Task details - Word for word, copy the data that follows and skip its pictures.
=====
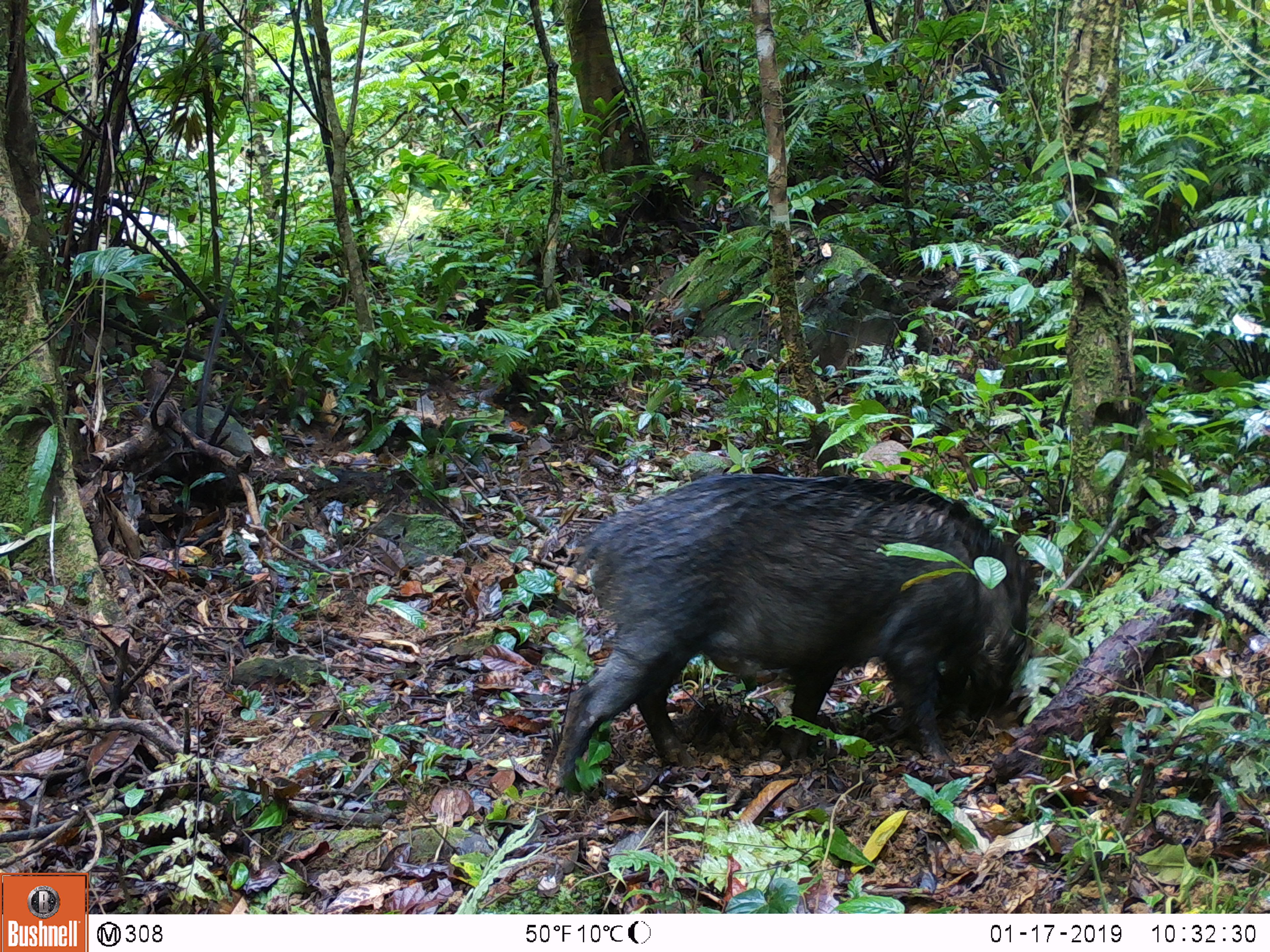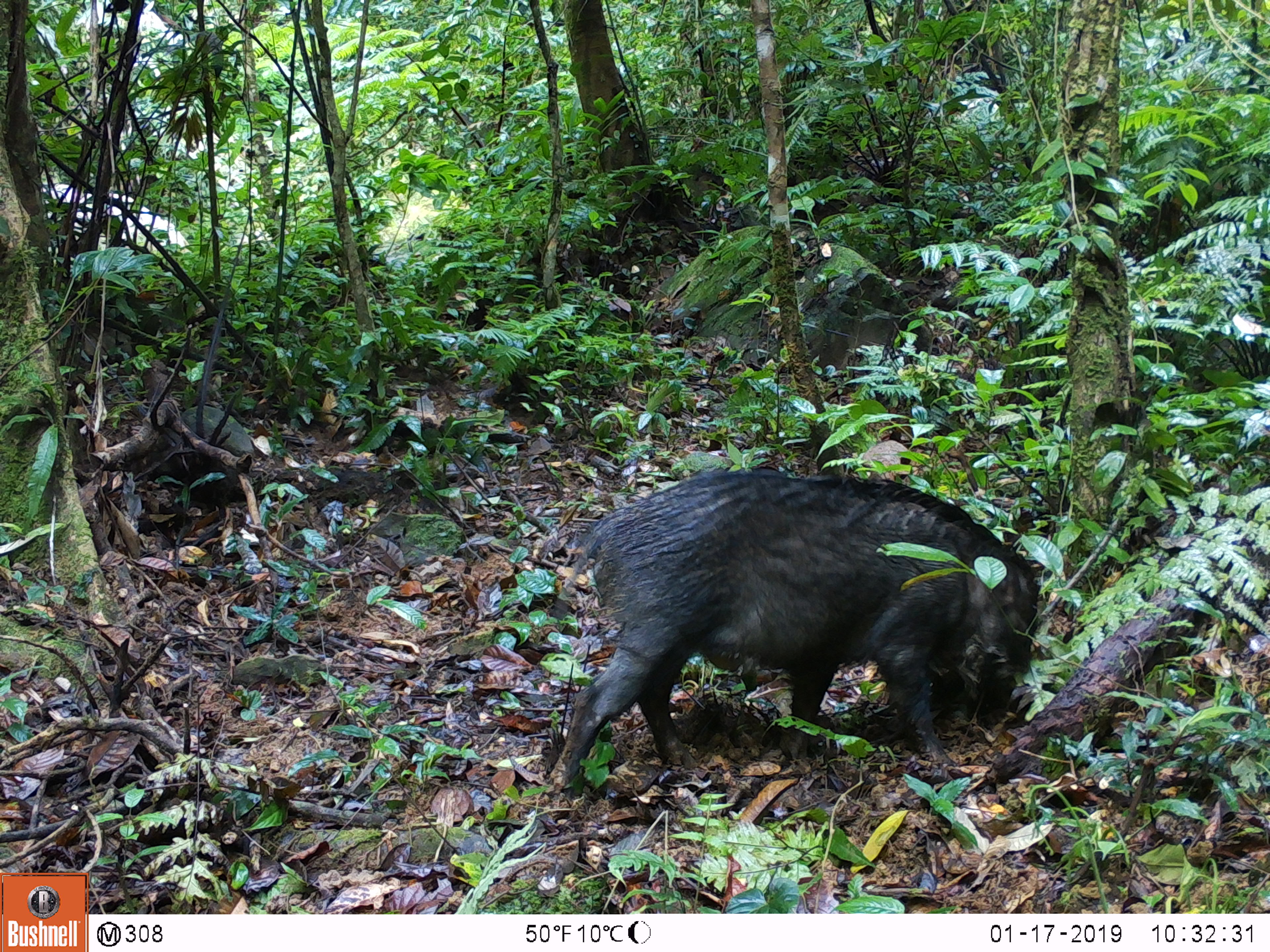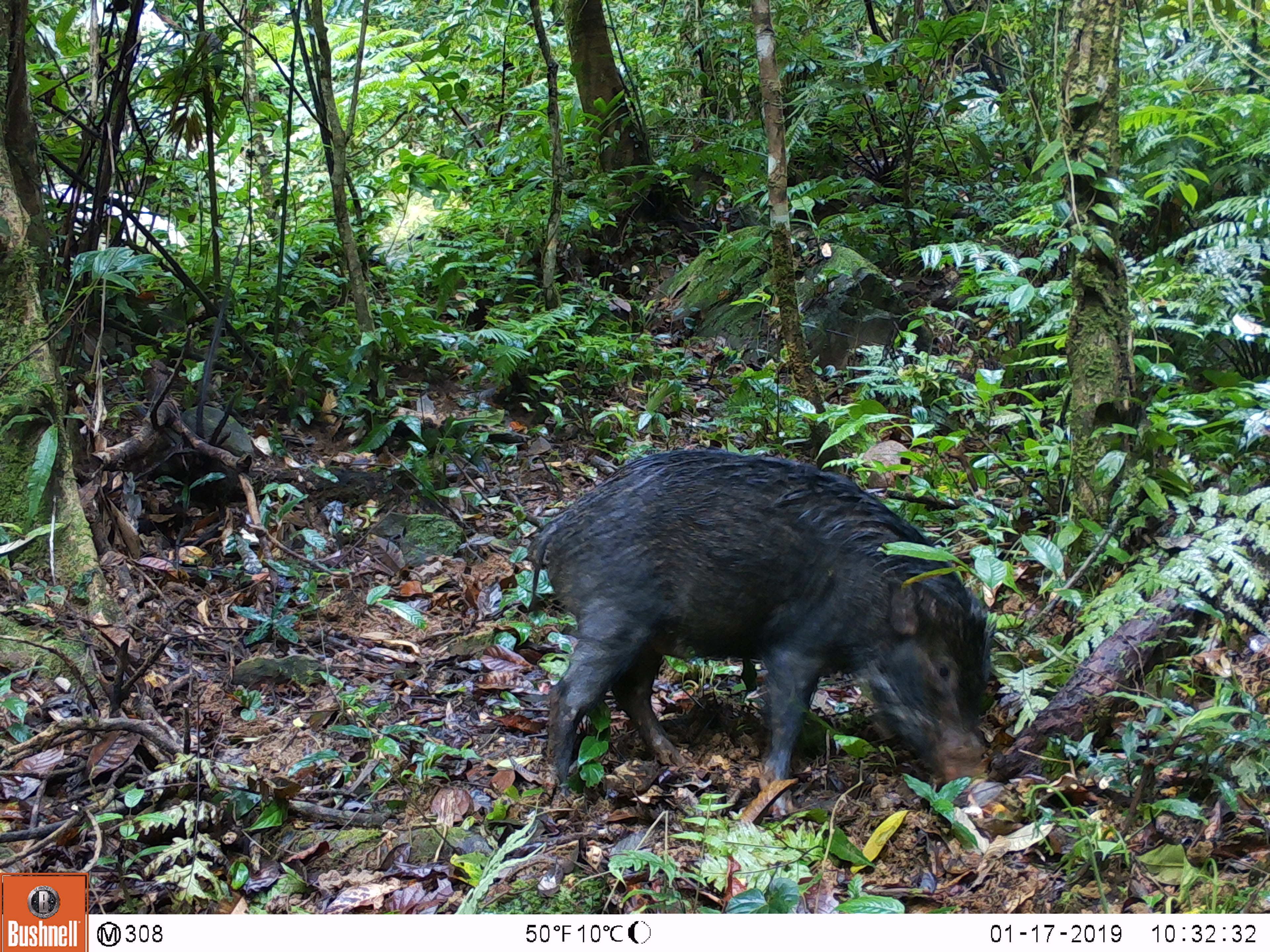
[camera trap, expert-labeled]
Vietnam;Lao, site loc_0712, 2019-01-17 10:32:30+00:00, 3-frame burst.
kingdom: Animalia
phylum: Chordata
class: Mammalia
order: Artiodactyla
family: Suidae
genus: Sus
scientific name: Sus scrofa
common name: eurasian wild pig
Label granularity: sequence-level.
=====
Exercise output -
[camera trap, expert-labeled]
Vietnam;Lao, site loc_0712, 2019-01-17 10:32:30+00:00, 3-frame burst.
kingdom: Animalia
phylum: Chordata
class: Mammalia
order: Artiodactyla
family: Suidae
genus: Sus
scientific name: Sus scrofa
common name: eurasian wild pig
Label granularity: sequence-level.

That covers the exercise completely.